| What needs to be done |
Could you please count how many lines in the data below hold the string "padding"? Reply with only the number.

| Available data |
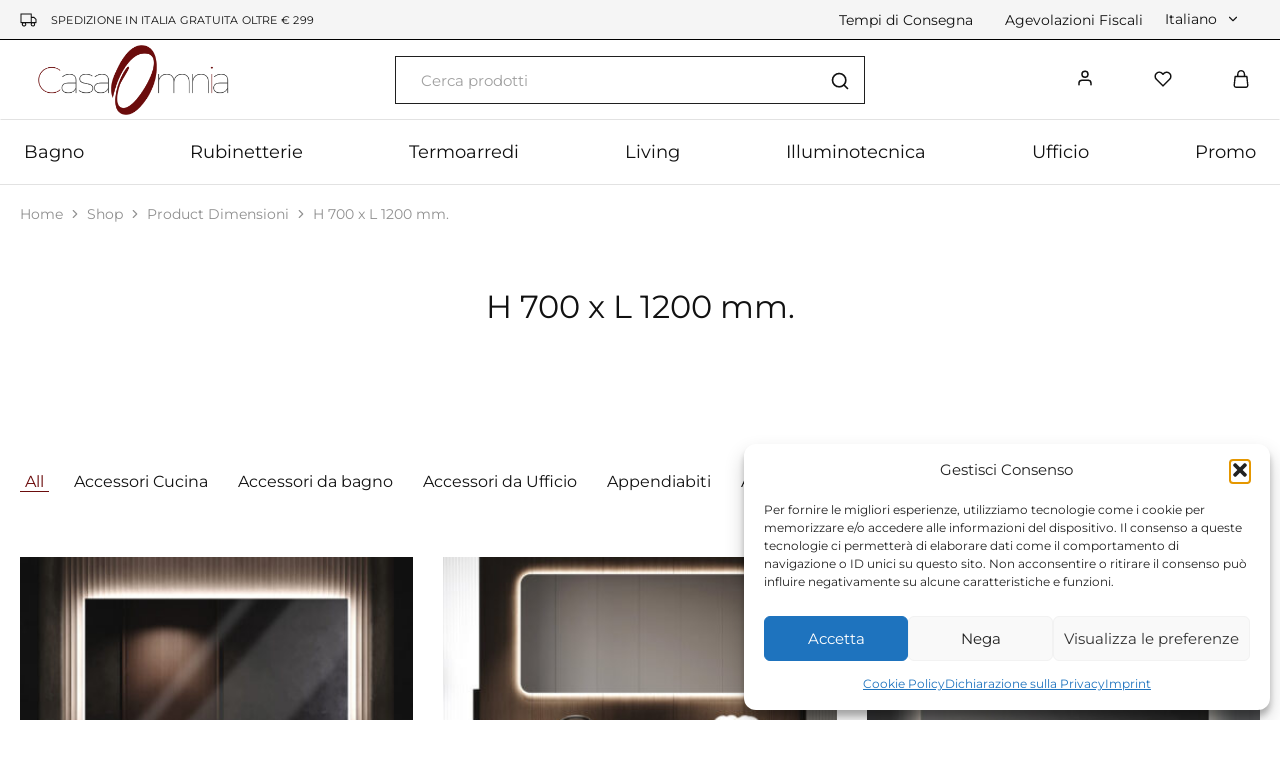

--- FILE ---
content_type: text/css
request_url: https://casaomnia.it/wp-content/themes/razzi-child/style.css?ver=6.9
body_size: 1000
content:
/*
Theme Name: Razzi Child
Theme URI: https://demo4.drfuri.com/razzi/
Author: DrFuri
Author URI: http://drfuri.com
Description: Razzi Child Theme.
Version: 1.0
License: GNU General Public License v2+
License URI: http://www.gnu.org/licenses/gpl-2.0.html
Text Domain: razzi
Domain Path: /lang/
Tags: one-column, two-columns, left-sidebar, right-sidebar, full-width-template, post-formats, theme-options, threaded-comments, translation-ready
Template: razzi
*/
.single-product .woocommerce .wc-tab {
    scroll-margin-top: 180px; /* prova anche 200–240px */
}

strong {
font-weight: bolder!important;
}
ul.products li.product img {
width: 100% !important;
height: auto !important;
}

ul.products li.product .product-summary{
text-align: center;
}
.razzi-container-wide {
padding-left: 20px;
padding-right: 20px;
}
#wapo-total-price-table{
color:#6b0c0c !important;
}
.price{
color:#6b0c0c !important;
}
.wc-block-grid__products .wc-block-grid__product .wc-block-grid__product-price {
color:var(--rz-text-color-gray)!important;
}
.col-flex{
padding-bottom:15px;
}
.header-right-items > *{
padding:0 30px;
}
#wapo-total-price-table table {
width:100%;
}
.wcpa_wrap .wcpa_image img{
max-width:100px;
}
ul.products li.product .product-thumbnail .woocommerce-loop-product__link img {
width:100%;
}
.single-product div.product .woocommerce-tabs .panel{
max-width:95%!important;
}
.rz-stock{
display:none;
}
.entry-content{
text-align:justify;
}
.dropdown-submenu {
min-height: 310px;
}
.mega-menu-content{
width:100%!important;
}
.single-product div.product .summary-price-box{
	display:inherit!important;
}
.header-sticky:not(.header-v6) .site-header.minimized{
	background-color:#ffffffa6;
}
.footer-branding{
	display:inline-block;
	padding: 0 5% 0 5%;
}
.single-product div.product .woocommerce-product-gallery .woocommerce-product-gallery__image a, .single-product div.product .woocommerce-product-gallery .woocommerce-product-gallery__image img{
	width:100%;
}
.wcboost-variation-swatches__item{border-style: groove;}
@media (max-width: 480px) {
.ribbon{
font-size:9px!important;
}
.copyright{
display:none;
}
.site-footer .menu li {
padding: 10px;
margin-bottom: 10px;
width:100%;
text-align:center;
}
.wpml-ls-slot-122{
display: inline-block!important;
width: 20%!important;
margin: 5px!important;
}
ul .wpml-ls-menu-item a {
justify-content: space-evenly;
}	
}
@media (min-width: 481px){
.wpml-ls-slot-122{
display:none!important;
}
.site-footer .menu li{
padding: 0px;
margin-bottom: 10px;
width: 32%;
text-align: left;
}
}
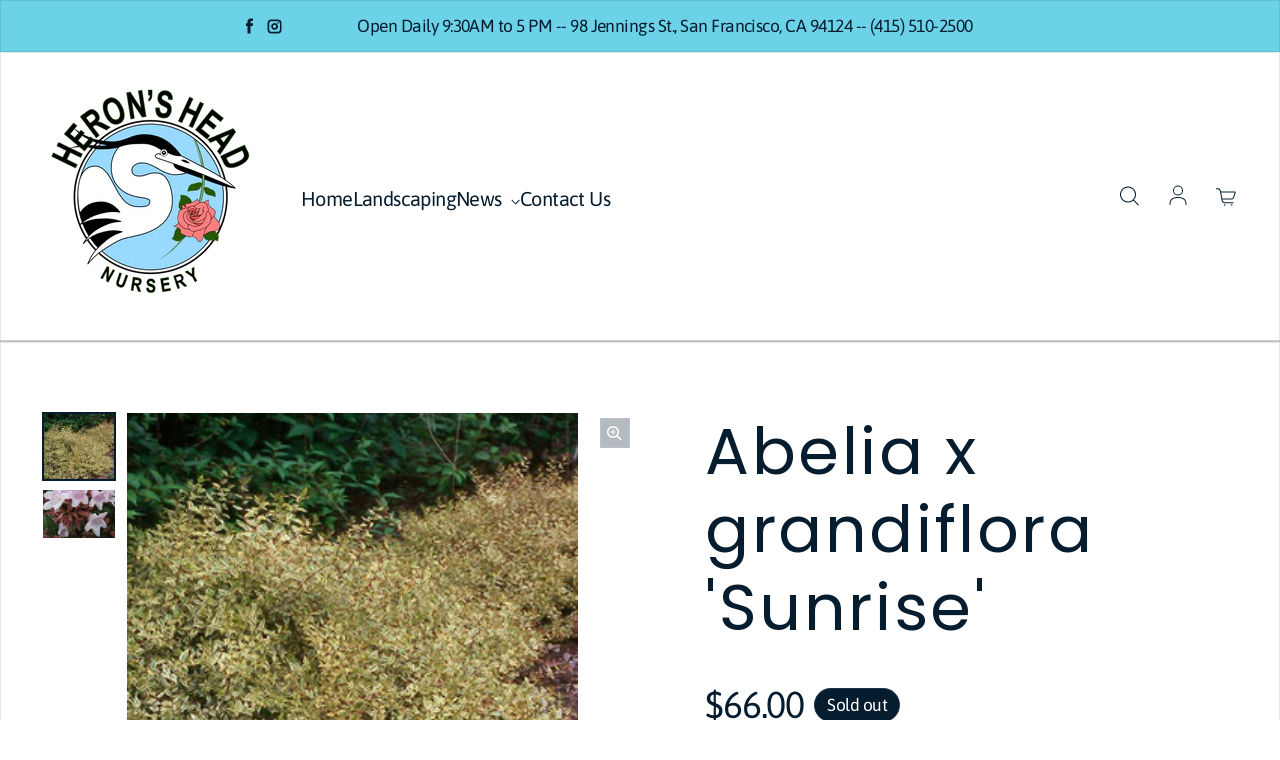

--- FILE ---
content_type: text/javascript
request_url: https://heronsheadnursery.com/cdn/shop/t/9/assets/custom.js?v=163565775128822246081677586394
body_size: -806
content:
// Add your own custom JS here.
 


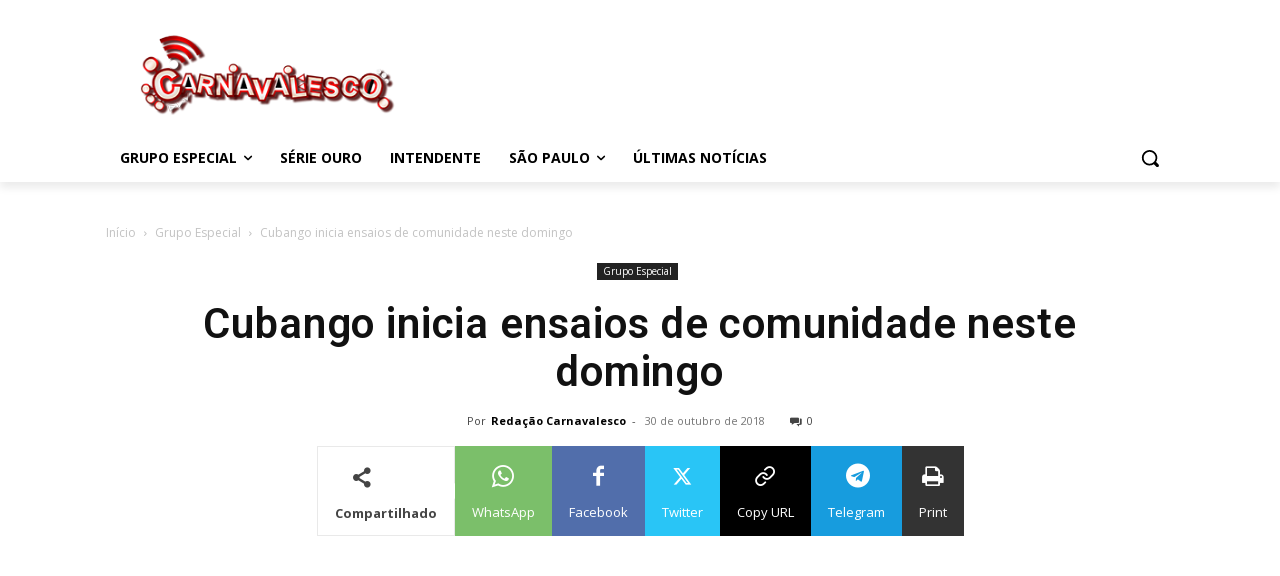

--- FILE ---
content_type: text/html; charset=utf-8
request_url: https://www.google.com/recaptcha/api2/aframe
body_size: 265
content:
<!DOCTYPE HTML><html><head><meta http-equiv="content-type" content="text/html; charset=UTF-8"></head><body><script nonce="U3gmo1eechPL8mkwv0t_-w">/** Anti-fraud and anti-abuse applications only. See google.com/recaptcha */ try{var clients={'sodar':'https://pagead2.googlesyndication.com/pagead/sodar?'};window.addEventListener("message",function(a){try{if(a.source===window.parent){var b=JSON.parse(a.data);var c=clients[b['id']];if(c){var d=document.createElement('img');d.src=c+b['params']+'&rc='+(localStorage.getItem("rc::a")?sessionStorage.getItem("rc::b"):"");window.document.body.appendChild(d);sessionStorage.setItem("rc::e",parseInt(sessionStorage.getItem("rc::e")||0)+1);localStorage.setItem("rc::h",'1769117417324');}}}catch(b){}});window.parent.postMessage("_grecaptcha_ready", "*");}catch(b){}</script></body></html>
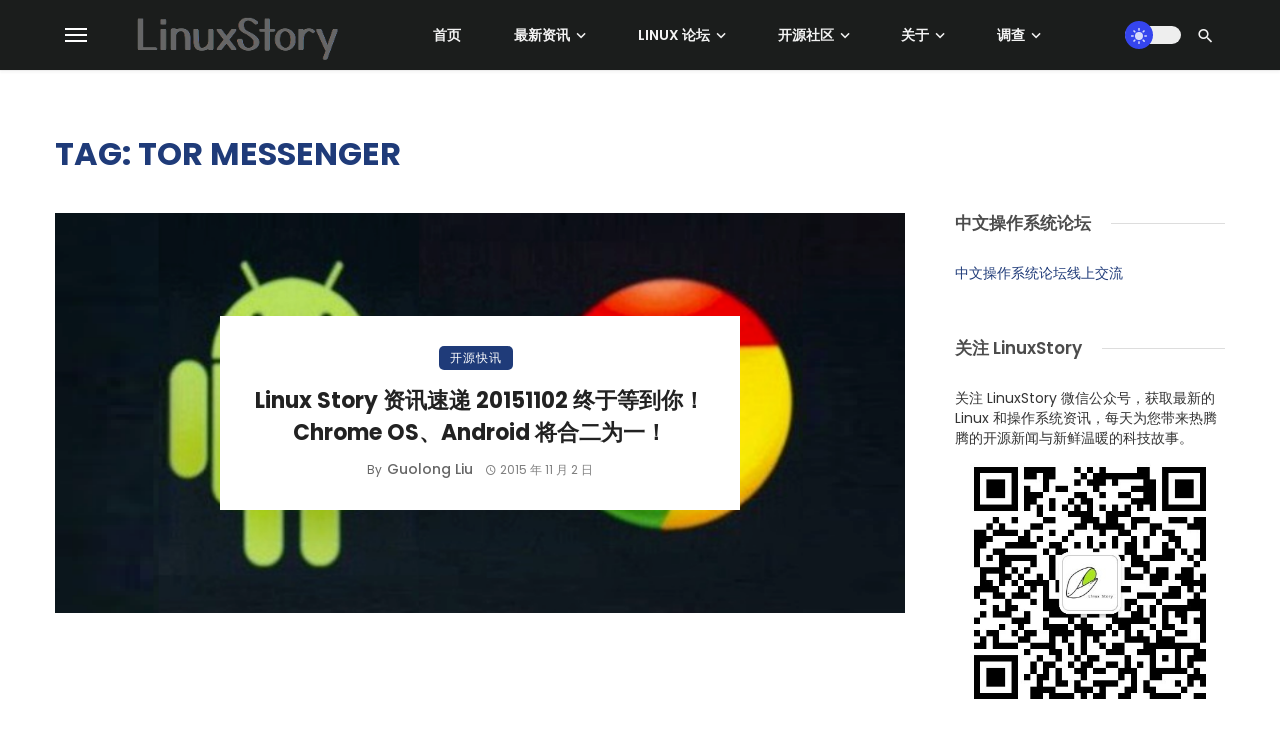

--- FILE ---
content_type: text/html; charset=utf-8
request_url: https://www.google.com/recaptcha/api2/aframe
body_size: 266
content:
<!DOCTYPE HTML><html><head><meta http-equiv="content-type" content="text/html; charset=UTF-8"></head><body><script nonce="u4amx7_bVaU0tIxwwUImpw">/** Anti-fraud and anti-abuse applications only. See google.com/recaptcha */ try{var clients={'sodar':'https://pagead2.googlesyndication.com/pagead/sodar?'};window.addEventListener("message",function(a){try{if(a.source===window.parent){var b=JSON.parse(a.data);var c=clients[b['id']];if(c){var d=document.createElement('img');d.src=c+b['params']+'&rc='+(localStorage.getItem("rc::a")?sessionStorage.getItem("rc::b"):"");window.document.body.appendChild(d);sessionStorage.setItem("rc::e",parseInt(sessionStorage.getItem("rc::e")||0)+1);localStorage.setItem("rc::h",'1769198104896');}}}catch(b){}});window.parent.postMessage("_grecaptcha_ready", "*");}catch(b){}</script></body></html>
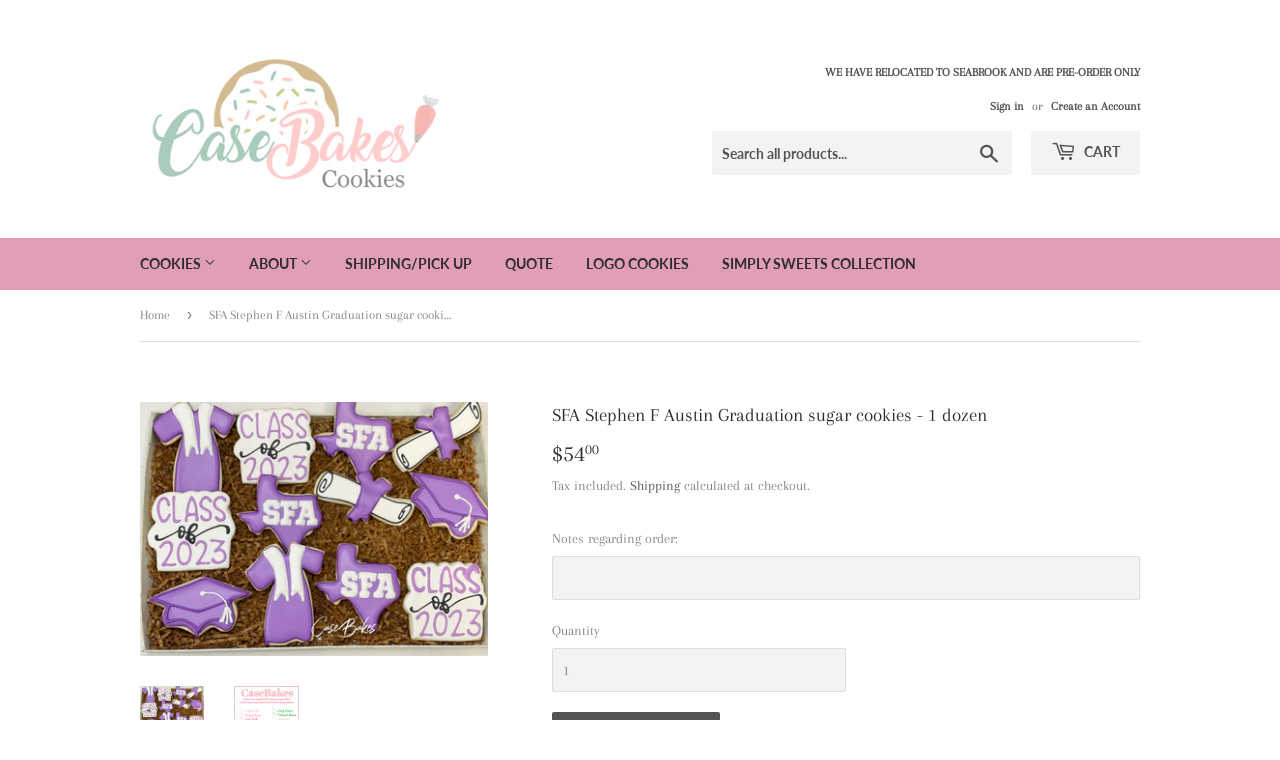

--- FILE ---
content_type: text/css
request_url: https://casebakes.com/cdn/shop/t/11/assets/storepickup.scss.css?v=176191803243441956561610372207
body_size: -645
content:
#storePickupApp {
  padding: 1rem; }
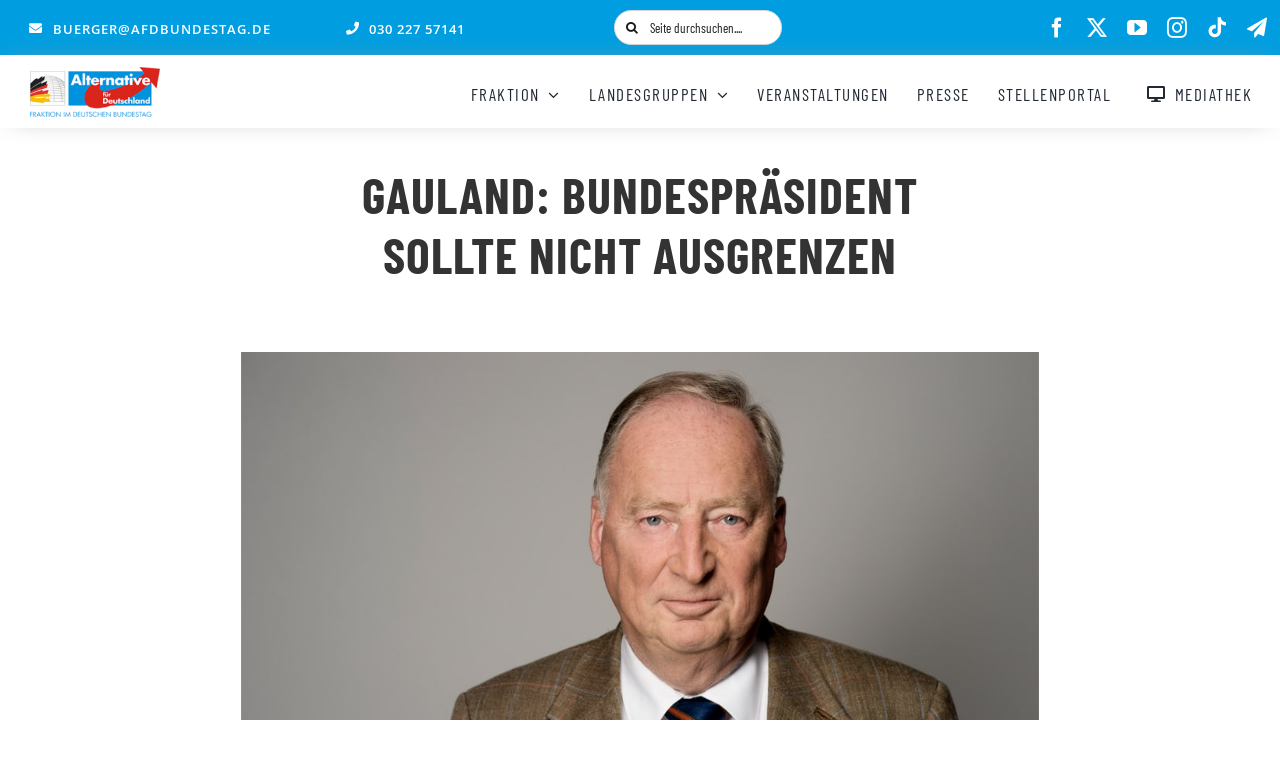

--- FILE ---
content_type: text/css; charset=utf-8
request_url: https://ffc7b648.delivery.rocketcdn.me/wp-content/cache/min/1/wp-content/plugins/jetformbuilder/modules/option-field/assets/build/radio.css?ver=1768566776
body_size: 59
content:
.field-type-radio-field .jet-form-builder__field.radio-field{position:absolute;z-index:-1;opacity:0}.field-type-radio-field .jet-form-builder__field-label.for-radio>span::before{content:'';display:inline-block;width:1.2em;height:1.2em;flex-shrink:0;flex-grow:0;border:1px solid #adb5bd;background-repeat:no-repeat;background-position:center center;background-size:50% 50%;border-radius:50%}.field-type-radio-field .jet-form-builder__field-label.for-radio :not(:disabled):not(:checked):hover+span::before{border-color:#b3d7ff}.field-type-radio-field .jet-form-builder__field-label.for-radio :not(:disabled):active+span::before{background-color:#b3d7ff;border-color:#b3d7ff}.field-type-radio-field .jet-form-builder__field-label.for-radio :focus:not(:checked)+span::before{border-color:#80bdff}.field-type-radio-field .jet-form-builder__field-label.for-radio :checked+span::before{border-color:#0b76ef;background-color:#0b76ef;background-image:url("data:image/svg+xml,%3csvg xmlns=%27http://www.w3.org/2000/svg%27 viewBox=%27-4 -4 8 8%27%3e%3ccircle r=%273%27 fill=%27%23fff%27/%3e%3c/svg%3e")}.field-type-radio-field .jet-form-builder__field-label.for-radio :disabled+span::before{background-color:#e9ecef}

| Expected answer |
8